ひとりの時間を満喫していたところに、再び妹から連絡が。
「いきなりお父さんたちの借金関連の書類が私宛に届いたの」「中身を確認したら、私が返済しないといけない感じで」「慌てて問い合わせたら、『遺産を相続しましたよね?』って言われて!もしかして相続放棄って何か手続きが必要なの!?」
私は思わず壁にかけたカレンダーを確認しました。相続放棄までの猶予期間を過ぎていたため、妹は相続放棄できなくなっていたのです。
「なんでこんな大事なことを教えてくれなかったの!」「自分だけ逃げて、私にだけ押し付けるなんてひどいじゃない!」と激怒する妹。私は期限内に相続放棄の手続きを終わらせているのです。しかし、妹は相続放棄に手続きが必要なことを全く理解していなかったようです。
「私は払わないし、責任だって取る必要ないわ」「それに、あなたは実家に侵入して金目のものを持ち出してるじゃない」「相続放棄の手続き前に遺産を処分すると、相続を承認したとみなされるのよ」
友人から「葬儀直後は空き巣が入りやすい」と言われて、実家に防犯カメラを設置していた私。そのカメラの録画には、いろいろと実家から運び出す妹の姿がしっかり映っていたのです。

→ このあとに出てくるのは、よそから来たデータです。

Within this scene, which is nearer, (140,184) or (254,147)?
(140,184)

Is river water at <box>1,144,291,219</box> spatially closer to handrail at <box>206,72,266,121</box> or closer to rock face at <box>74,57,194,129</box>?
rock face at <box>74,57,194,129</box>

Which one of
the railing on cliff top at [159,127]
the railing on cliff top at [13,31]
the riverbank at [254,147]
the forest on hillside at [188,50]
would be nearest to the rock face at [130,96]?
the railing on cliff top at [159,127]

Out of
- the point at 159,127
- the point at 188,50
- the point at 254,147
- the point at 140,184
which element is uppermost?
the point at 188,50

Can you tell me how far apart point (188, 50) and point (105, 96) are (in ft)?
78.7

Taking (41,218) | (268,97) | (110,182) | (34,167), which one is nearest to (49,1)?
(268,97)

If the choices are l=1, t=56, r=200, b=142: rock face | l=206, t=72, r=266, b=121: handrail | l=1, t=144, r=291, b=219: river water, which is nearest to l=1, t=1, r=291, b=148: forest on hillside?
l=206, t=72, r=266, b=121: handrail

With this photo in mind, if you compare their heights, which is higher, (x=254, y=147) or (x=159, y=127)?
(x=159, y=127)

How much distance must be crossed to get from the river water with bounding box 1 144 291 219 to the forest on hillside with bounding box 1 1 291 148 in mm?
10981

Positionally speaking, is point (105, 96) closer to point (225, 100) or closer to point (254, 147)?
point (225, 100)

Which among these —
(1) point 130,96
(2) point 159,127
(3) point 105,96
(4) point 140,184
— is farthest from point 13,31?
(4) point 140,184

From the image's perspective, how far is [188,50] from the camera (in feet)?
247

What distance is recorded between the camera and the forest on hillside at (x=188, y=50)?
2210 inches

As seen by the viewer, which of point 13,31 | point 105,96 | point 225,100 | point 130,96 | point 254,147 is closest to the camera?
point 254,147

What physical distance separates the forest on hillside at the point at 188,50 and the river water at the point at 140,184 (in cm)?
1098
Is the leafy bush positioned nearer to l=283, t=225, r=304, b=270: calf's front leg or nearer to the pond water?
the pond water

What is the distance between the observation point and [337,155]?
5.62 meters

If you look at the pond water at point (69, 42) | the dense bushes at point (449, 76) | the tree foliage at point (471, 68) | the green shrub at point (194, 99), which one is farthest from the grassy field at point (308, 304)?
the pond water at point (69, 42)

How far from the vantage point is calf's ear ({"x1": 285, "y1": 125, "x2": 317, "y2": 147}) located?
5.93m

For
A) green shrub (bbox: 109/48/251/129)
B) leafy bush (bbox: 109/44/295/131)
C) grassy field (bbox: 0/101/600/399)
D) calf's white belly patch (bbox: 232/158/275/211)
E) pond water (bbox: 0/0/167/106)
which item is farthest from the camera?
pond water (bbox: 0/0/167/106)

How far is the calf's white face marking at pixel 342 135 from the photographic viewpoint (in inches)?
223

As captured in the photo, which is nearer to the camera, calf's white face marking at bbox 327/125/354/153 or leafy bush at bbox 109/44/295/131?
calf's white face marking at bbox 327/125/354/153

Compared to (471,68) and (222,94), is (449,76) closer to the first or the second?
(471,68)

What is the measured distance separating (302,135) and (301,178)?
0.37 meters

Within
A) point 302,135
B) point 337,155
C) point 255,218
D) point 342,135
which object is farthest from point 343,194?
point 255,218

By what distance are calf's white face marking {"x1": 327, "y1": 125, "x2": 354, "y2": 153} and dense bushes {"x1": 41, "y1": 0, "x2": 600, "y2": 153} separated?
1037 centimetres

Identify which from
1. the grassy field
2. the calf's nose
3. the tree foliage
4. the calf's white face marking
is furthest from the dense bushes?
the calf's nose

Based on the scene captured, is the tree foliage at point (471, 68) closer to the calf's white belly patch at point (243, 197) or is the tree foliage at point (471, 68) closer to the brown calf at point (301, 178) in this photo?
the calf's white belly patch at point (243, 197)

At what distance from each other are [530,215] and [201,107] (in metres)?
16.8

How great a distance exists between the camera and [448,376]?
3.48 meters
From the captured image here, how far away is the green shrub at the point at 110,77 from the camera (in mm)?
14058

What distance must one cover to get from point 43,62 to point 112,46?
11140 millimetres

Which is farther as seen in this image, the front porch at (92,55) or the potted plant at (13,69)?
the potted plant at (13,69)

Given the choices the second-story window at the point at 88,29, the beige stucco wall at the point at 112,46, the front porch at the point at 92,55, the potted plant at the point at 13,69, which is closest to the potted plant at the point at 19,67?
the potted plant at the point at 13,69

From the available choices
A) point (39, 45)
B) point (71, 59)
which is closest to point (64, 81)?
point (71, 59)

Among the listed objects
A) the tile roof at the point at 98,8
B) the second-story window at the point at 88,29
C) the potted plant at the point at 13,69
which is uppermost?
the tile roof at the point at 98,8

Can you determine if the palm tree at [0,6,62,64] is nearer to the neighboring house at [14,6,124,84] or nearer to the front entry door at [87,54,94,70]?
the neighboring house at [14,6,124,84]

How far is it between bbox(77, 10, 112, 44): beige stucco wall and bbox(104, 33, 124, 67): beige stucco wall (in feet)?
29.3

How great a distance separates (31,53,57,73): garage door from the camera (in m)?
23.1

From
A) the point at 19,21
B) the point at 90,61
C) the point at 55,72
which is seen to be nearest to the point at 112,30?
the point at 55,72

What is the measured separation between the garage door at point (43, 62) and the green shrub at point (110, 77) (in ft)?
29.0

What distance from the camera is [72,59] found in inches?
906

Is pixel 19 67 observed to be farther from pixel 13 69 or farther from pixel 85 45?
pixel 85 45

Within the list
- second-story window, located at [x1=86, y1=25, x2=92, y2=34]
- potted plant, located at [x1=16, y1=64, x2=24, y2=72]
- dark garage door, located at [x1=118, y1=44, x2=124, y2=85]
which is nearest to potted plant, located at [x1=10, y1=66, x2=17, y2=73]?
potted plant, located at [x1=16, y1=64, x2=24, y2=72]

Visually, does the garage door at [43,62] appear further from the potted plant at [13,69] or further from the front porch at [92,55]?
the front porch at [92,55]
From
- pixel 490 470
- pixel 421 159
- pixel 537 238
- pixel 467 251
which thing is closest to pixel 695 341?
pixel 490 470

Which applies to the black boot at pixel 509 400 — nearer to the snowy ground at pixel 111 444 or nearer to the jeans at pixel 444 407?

「そんな……じゃあ、私はどうしたらいいの?」「持ち出したものを返せば、相続放棄できる?」と妹。しかし、そんなことをしても相続した事実は変わりません。もう妹は両親の借金返済をがんばるしかないのです。
その後――。
妹はいろいろなところに相談に行ったようですが、やはり相続放棄はできないようでした。両親の借金を引き継ぐことになった妹は、「私が借りたわけでもないのに、返済なんて誰がするか!」と言って逃げ回っているそうです。
私は防犯カメラの設置を勧めてくれた友人と結婚。父から生前贈与でもらったマンションの一室で、穏やかに2人暮らしを始めました。今までがんばってきた分、しばらくのんびりしようと思います。
【取材時期:2025年1月】
※本記事は、ベビーカレンダーに寄せられた体験談をもとに作成しています。取材対象者の個人が特定されないよう固有名詞などに変更を加えながら構成しています。